Mill Computing, Inc. Forums The Mill Architecture spiller work optimisation

Tagged: ,

  • Author
    Posts
  • mhkool
    Participant
    Post count: 7
    #2111 |

    Since function calls and loops happen often, the spiller has a lot of work moving belt values around.
    The work of the spiller can be reduced if the CPU discards belt positions that will not be reused, so that the spiller does not have to move/copy them.

    Considering that 80% of the belt values are used once, the instructions are very wide and that there are likely slots with noop instructions, is it worth the effort to introduce a forget <belt-position> instruction which can replace noops? So after a forget b3, the spiller does not look at b3 when a new call or inner is executed. For long belts and many unused belt positions, an alternative might be sweep <belt-position> which forgets all belt positions from <belt-position> to the end of the belt.
    An alternative to the forget instruction may be that each instruction gets an operand flag saying “this is the last use of the operand” doing an implicit “forget”. So addusfrgt1 b2,b4 does the usual addus and also a forget b4.

    One can go one step further and remove belt positions with a remove <beltposition> instruction. So a remove b3 literally removes a belt position and the last item on the belt becomes a None (only in the unlikely event that there are no other ops that put values on the belt). The remove instruction has the additional effect that some values can stay on the belt longer before they fall off the belt and may reduce the use of the scratchpad. I know, maybe I am asking too much and the “remove” instruction may be too diffcult to implement.

    • This topic was modified 8 years, 10 months ago by  mhkool.
  • Ivan Godard
    Keymaster
    Post count: 689

    Recall that there is no physical belt as such; the belt is a semantic part of the programmer’s model, and family members are free to implement anything that provides that model. Also recall that the physical realization of the spiller has essentially three different parts: one that is tightly integrated with the functional units and deals with stalls; an intermediate layer that is essentially an SRAM buffer pool; and a back end that connects the buffers to the memory hierarchy and eventually DRAM for when spiller traffic exceeds the buffer capacity in one direction or the other. Each of these three parts has its own job and organization.

    The back end is simplest: it collects pool entries into whole cache lines and injects them into the hierarchy, or vice versa. It has no knowledge of what the entries mean, only that entries must be moved to keep the pool roughly half full.

    The front end, connected with the FUs, has the hardest job because timing and power are at their most critical. The problem is stalls. A modern CPU cannot stop on a dime; it can take several cycles to get a stall signal from one side of the core to the other – across just the core, mind, not across the whole chip; that takes much longer still. Consequently, when we issue an operation to an FU there will be a result coming out X cycles later, whether the core is stalled or not. An maybe a couple more after that, that were in flight inside the FU. The Mill uses result replay after a stall, not the reissue replay that is commonly used, so those results have to be caught and made available when the core starts up again. The spiller front end does that catch and replay. Each of those results winds up as an operand entry, initially in the FU output latch but soon (if it stays live) moved to one of the entries in the spiller in front of the buffer pool that the replay mechanism has access to.

[SOURCE EXCERPT]:
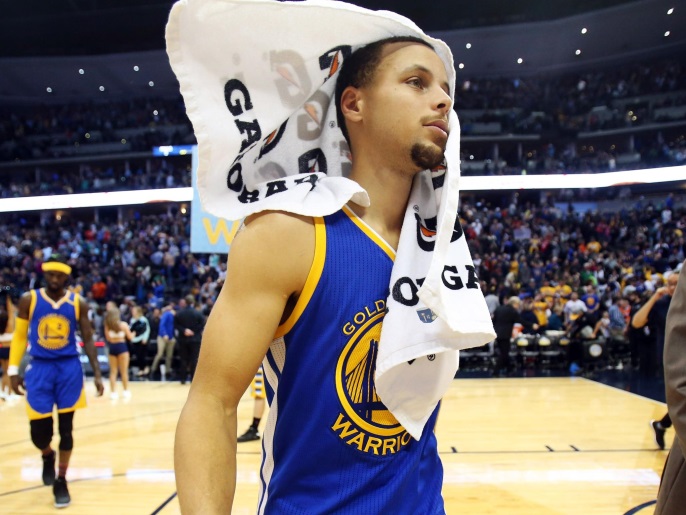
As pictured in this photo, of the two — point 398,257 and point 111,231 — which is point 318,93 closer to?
point 398,257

[OBJECTIVES]:
• A. Translate this sentence from the forum thread on the spiller into Spanish: "The back end is simplest: it collects pool entries into whole cache lines and injects them into the hierarchy, or vice versa."
• B. Decide whether each statement agrees with the forum thread on the spiller. Answer yes or no and quote the deciding words.
(i) The Mill uses reissue replay after a stall.
(ii) The back end of the spiller knows what the pool entries mean.
(iii) The first post assumes that 80% of belt values are used once.
• C. Rewrite the paragraph of the forum thread on the spiller that begins "One can go one step further" as a short bulleted list that keeps its main facts.

[ANSWERS IN ORDER]:
• A. El back end es el más sencillo: reúne las entradas del pool en líneas de caché completas y las inyecta en la jerarquía, o viceversa.

• B.
(i) No: "The Mill uses result replay after a stall, not the reissue replay that is commonly used"
(ii) No: "It has no knowledge of what the entries mean"
(iii) Yes: "Considering that 80% of the belt values are used once"

• C.
- Proposal: a remove <beltposition> instruction that removes a belt position outright.
- After remove b3, the last item on the belt becomes a None. This happens only in the unlikely event that no other ops put values on the belt.
- Added benefit: some values can stay on the belt longer before falling off, which may reduce use of the scratchpad.
- The poster admits this may be asking too much and that the instruction may be too difficult to implement.